→ YOUR INSTRUCTIONS
Return the data that follows, keeping every word and mark unchanged.
═══ GIVEN RECORDS ═══
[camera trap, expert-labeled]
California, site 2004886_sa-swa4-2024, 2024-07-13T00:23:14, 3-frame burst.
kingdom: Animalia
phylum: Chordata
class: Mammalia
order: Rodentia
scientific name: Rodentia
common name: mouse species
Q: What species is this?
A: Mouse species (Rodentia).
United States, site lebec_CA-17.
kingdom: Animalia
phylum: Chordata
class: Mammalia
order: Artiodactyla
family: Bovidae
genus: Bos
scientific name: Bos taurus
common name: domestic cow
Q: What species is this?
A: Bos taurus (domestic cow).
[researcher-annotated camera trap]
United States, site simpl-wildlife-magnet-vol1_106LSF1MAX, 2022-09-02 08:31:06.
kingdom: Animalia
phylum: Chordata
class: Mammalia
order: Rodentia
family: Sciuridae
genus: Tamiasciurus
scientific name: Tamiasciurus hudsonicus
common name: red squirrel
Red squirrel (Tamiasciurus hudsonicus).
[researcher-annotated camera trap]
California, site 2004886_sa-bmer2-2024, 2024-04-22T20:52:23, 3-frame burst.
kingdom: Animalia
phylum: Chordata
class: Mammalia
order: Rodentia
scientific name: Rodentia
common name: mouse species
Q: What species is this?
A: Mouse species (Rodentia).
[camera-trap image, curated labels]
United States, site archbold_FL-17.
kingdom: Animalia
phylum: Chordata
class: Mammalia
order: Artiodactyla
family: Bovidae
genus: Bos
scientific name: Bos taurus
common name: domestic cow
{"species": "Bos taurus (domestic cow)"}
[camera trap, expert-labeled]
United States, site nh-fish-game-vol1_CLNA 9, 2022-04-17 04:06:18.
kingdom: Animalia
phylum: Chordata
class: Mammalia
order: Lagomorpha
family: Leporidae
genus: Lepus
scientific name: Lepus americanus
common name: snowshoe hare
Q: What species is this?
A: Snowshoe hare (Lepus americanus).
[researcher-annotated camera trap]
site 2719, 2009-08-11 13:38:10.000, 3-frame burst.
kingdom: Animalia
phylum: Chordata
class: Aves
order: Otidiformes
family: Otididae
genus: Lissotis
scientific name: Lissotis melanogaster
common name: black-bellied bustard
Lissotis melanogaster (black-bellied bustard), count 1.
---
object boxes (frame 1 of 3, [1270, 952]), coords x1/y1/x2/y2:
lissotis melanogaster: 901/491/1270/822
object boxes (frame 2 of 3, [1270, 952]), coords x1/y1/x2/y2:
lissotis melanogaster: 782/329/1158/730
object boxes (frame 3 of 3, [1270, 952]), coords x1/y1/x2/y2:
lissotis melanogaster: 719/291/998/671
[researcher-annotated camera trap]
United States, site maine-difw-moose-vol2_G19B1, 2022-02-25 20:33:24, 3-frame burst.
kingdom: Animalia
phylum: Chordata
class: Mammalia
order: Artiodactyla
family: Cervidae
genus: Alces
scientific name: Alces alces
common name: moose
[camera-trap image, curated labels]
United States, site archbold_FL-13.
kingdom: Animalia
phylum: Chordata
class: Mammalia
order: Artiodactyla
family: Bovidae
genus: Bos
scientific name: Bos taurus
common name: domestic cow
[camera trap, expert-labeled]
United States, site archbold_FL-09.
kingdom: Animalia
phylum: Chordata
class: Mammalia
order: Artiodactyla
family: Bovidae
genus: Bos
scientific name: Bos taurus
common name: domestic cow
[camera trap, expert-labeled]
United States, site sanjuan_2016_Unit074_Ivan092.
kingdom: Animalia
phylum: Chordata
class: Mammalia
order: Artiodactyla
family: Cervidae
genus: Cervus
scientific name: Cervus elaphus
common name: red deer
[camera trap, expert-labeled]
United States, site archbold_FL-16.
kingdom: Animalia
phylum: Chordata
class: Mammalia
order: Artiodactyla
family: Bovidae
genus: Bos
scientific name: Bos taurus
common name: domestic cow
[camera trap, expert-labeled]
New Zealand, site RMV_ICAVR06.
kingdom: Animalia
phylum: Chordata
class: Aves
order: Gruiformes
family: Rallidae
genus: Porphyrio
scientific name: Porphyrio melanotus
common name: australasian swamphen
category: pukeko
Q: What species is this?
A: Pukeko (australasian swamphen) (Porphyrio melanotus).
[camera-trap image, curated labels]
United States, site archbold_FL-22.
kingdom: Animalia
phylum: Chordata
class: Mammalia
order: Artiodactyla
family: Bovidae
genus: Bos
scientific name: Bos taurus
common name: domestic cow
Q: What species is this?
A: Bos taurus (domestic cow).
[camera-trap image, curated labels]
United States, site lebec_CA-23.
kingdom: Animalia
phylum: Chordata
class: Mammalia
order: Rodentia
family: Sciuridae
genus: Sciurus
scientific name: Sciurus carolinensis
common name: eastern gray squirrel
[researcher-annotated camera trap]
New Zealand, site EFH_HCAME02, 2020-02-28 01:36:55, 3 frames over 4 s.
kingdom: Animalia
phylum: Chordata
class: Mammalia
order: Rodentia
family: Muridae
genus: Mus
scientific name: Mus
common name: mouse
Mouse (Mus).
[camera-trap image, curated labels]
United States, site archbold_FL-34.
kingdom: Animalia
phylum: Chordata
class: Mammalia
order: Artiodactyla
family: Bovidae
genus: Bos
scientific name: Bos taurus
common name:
═══
→ SOLUTION
[camera trap, expert-labeled]
California, site 2004886_sa-swa4-2024, 2024-07-13T00:23:14, 3-frame burst.
kingdom: Animalia
phylum: Chordata
class: Mammalia
order: Rodentia
scientific name: Rodentia
common name: mouse species
Q: What species is this?
A: Mouse species (Rodentia).
United States, site lebec_CA-17.
kingdom: Animalia
phylum: Chordata
class: Mammalia
order: Artiodactyla
family: Bovidae
genus: Bos
scientific name: Bos taurus
common name: domestic cow
Q: What species is this?
A: Bos taurus (domestic cow).
[researcher-annotated camera trap]
United States, site simpl-wildlife-magnet-vol1_106LSF1MAX, 2022-09-02 08:31:06.
kingdom: Animalia
phylum: Chordata
class: Mammalia
order: Rodentia
family: Sciuridae
genus: Tamiasciurus
scientific name: Tamiasciurus hudsonicus
common name: red squirrel
Red squirrel (Tamiasciurus hudsonicus).
[researcher-annotated camera trap]
California, site 2004886_sa-bmer2-2024, 2024-04-22T20:52:23, 3-frame burst.
kingdom: Animalia
phylum: Chordata
class: Mammalia
order: Rodentia
scientific name: Rodentia
common name: mouse species
Q: What species is this?
A: Mouse species (Rodentia).
[camera-trap image, curated labels]
United States, site archbold_FL-17.
kingdom: Animalia
phylum: Chordata
class: Mammalia
order: Artiodactyla
family: Bovidae
genus: Bos
scientific name: Bos taurus
common name: domestic cow
{"species": "Bos taurus (domestic cow)"}
[camera trap, expert-labeled]
United States, site nh-fish-game-vol1_CLNA 9, 2022-04-17 04:06:18.
kingdom: Animalia
phylum: Chordata
class: Mammalia
order: Lagomorpha
family: Leporidae
genus: Lepus
scientific name: Lepus americanus
common name: snowshoe hare
Q: What species is this?
A: Snowshoe hare (Lepus americanus).
[researcher-annotated camera trap]
site 2719, 2009-08-11 13:38:10.000, 3-frame burst.
kingdom: Animalia
phylum: Chordata
class: Aves
order: Otidiformes
family: Otididae
genus: Lissotis
scientific name: Lissotis melanogaster
common name: black-bellied bustard
Lissotis melanogaster (black-bellied bustard), count 1.
---
object boxes (frame 1 of 3, [1270, 952]), coords x1/y1/x2/y2:
lissotis melanogaster: 901/491/1270/822
object boxes (frame 2 of 3, [1270, 952]), coords x1/y1/x2/y2:
lissotis melanogaster: 782/329/1158/730
object boxes (frame 3 of 3, [1270, 952]), coords x1/y1/x2/y2:
lissotis melanogaster: 719/291/998/671
[researcher-annotated camera trap]
United States, site maine-difw-moose-vol2_G19B1, 2022-02-25 20:33:24, 3-frame burst.
kingdom: Animalia
phylum: Chordata
class: Mammalia
order: Artiodactyla
family: Cervidae
genus: Alces
scientific name: Alces alces
common name: moose
[camera-trap image, curated labels]
United States, site archbold_FL-13.
kingdom: Animalia
phylum: Chordata
class: Mammalia
order: Artiodactyla
family: Bovidae
genus: Bos
scientific name: Bos taurus
common name: domestic cow
[camera trap, expert-labeled]
United States, site archbold_FL-09.
kingdom: Animalia
phylum: Chordata
class: Mammalia
order: Artiodactyla
family: Bovidae
genus: Bos
scientific name: Bos taurus
common name: domestic cow
[camera trap, expert-labeled]
United States, site sanjuan_2016_Unit074_Ivan092.
kingdom: Animalia
phylum: Chordata
class: Mammalia
order: Artiodactyla
family: Cervidae
genus: Cervus
scientific name: Cervus elaphus
common name: red deer
[camera trap, expert-labeled]
United States, site archbold_FL-16.
kingdom: Animalia
phylum: Chordata
class: Mammalia
order: Artiodactyla
family: Bovidae
genus: Bos
scientific name: Bos taurus
common name: domestic cow
[camera trap, expert-labeled]
New Zealand, site RMV_ICAVR06.
kingdom: Animalia
phylum: Chordata
class: Aves
order: Gruiformes
family: Rallidae
genus: Porphyrio
scientific name: Porphyrio melanotus
common name: australasian swamphen
category: pukeko
Q: What species is this?
A: Pukeko (australasian swamphen) (Porphyrio melanotus).
[camera-trap image, curated labels]
United States, site archbold_FL-22.
kingdom: Animalia
phylum: Chordata
class: Mammalia
order: Artiodactyla
family: Bovidae
genus: Bos
scientific name: Bos taurus
common name: domestic cow
Q: What species is this?
A: Bos taurus (domestic cow).
[camera-trap image, curated labels]
United States, site lebec_CA-23.
kingdom: Animalia
phylum: Chordata
class: Mammalia
order: Rodentia
family: Sciuridae
genus: Sciurus
scientific name: Sciurus carolinensis
common name: eastern gray squirrel
[researcher-annotated camera trap]
New Zealand, site EFH_HCAME02, 2020-02-28 01:36:55, 3 frames over 4 s.
kingdom: Animalia
phylum: Chordata
class: Mammalia
order: Rodentia
family: Muridae
genus: Mus
scientific name: Mus
common name: mouse
Mouse (Mus).
[camera-trap image, curated labels]
United States, site archbold_FL-34.
kingdom: Animalia
phylum: Chordata
class: Mammalia
order: Artiodactyla
family: Bovidae
genus: Bos
scientific name: Bos taurus
common name:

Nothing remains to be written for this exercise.